• _Exercise set_
a) From the forum thread, quote the passage that opens with the words containing "## i am yujin" and closes with "boot from it.".
b) In the forum thread, which kind of attached media drive does Arden name as an example?

I'm with DeltaMac on this one. Insert the disk while you're logged in, and double click the installer. Then click "restart." How's about that?


----------



## i am yujin (Aug 4, 2003)

Wow, the same exact problem happend to me too.  None of the CDs worked except the bootlegged Panther. =\
So I installed that and even with that installed, the computer freezes up a lot of times.  The only way to get it back is to tilt it in some way.  Try that way.


----------



## Arden (Aug 4, 2003)

Do you have any other media drives attached to your Powerbook, like a Zip drive?  If so, you can try installing a small boot system on that and try to boot from it.

Another thought is to remove or disable your internal hard drive and then try booting from a CD.  Make sure the 200 GB drive is attached so you can install OS X onto it, if possible.  Then you can transfer all your data from the other drive and wipe it clean.


----------



## solrac (Aug 4, 2003)

> _Originally posted by adambyte _
> *I'm with DeltaMac on this one. Insert the disk while you're logged in, and double click the installer. Then click "restart." How's about that? *



LOL that's the first thing I did, before I even knew there was a problem.


----------



## solrac (Aug 4, 2003)

> _Originally posted by i am yujin _
> *Wow, the same exact problem happend to me too.  None of the CDs worked except the bootlegged Panther. =\
> So I installed that and even with that installed, the computer freezes up a lot of times.  The only way to get it back is to tilt it in some way.  Try that way. *



TILT? What do you mean tilt it in some way? You mean tilt the computer? Like a pinball machine?

• _Supplied information_
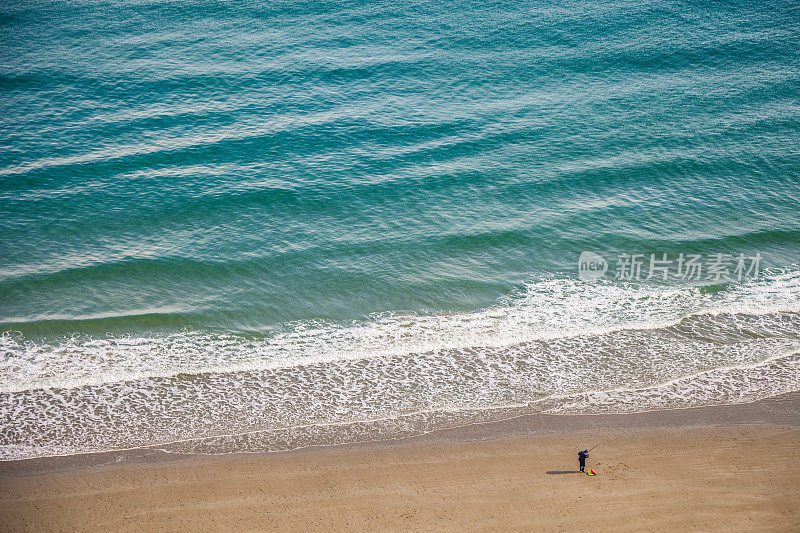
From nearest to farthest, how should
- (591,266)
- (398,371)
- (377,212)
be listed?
(398,371), (591,266), (377,212)

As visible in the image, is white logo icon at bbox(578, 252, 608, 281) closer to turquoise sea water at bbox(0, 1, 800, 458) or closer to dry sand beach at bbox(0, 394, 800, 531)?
turquoise sea water at bbox(0, 1, 800, 458)

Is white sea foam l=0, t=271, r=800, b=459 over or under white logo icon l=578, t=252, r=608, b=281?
under

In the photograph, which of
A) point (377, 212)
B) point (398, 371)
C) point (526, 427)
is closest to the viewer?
point (526, 427)

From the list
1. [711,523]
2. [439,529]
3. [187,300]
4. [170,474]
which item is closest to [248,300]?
[187,300]

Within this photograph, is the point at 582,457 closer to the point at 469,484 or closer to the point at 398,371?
the point at 469,484

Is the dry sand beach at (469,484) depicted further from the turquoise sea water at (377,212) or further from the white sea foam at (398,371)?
the turquoise sea water at (377,212)

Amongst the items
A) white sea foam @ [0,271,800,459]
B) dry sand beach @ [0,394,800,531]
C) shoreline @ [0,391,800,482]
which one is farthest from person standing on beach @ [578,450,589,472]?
white sea foam @ [0,271,800,459]

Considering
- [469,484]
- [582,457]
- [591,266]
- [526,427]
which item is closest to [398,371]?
[526,427]
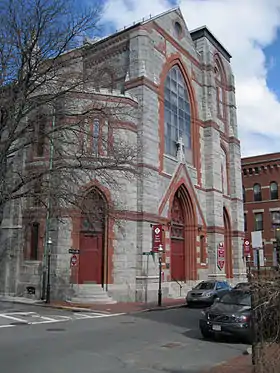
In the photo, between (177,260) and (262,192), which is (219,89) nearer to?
(262,192)

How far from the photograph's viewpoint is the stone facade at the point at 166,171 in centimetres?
2556

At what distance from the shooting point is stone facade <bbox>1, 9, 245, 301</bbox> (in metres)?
25.6

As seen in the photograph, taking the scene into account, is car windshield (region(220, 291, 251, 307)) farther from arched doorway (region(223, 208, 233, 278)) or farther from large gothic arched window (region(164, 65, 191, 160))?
arched doorway (region(223, 208, 233, 278))

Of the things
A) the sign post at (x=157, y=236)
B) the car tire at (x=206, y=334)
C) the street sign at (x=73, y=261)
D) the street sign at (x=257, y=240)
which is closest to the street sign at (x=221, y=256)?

• _Answers to the tasks_
a)
## i am yujin (Aug 4, 2003)

Wow, the same exact problem happend to me too.  None of the CDs worked except the bootlegged Panther. =\
So I installed that and even with that installed, the computer freezes up a lot of times.  The only way to get it back is to tilt it in some way.  Try that way.


----------



## Arden (Aug 4, 2003)

Do you have any other media drives attached to your Powerbook, like a Zip drive?  If so, you can try installing a small boot system on that and try to boot from it.

b) A Zip drive.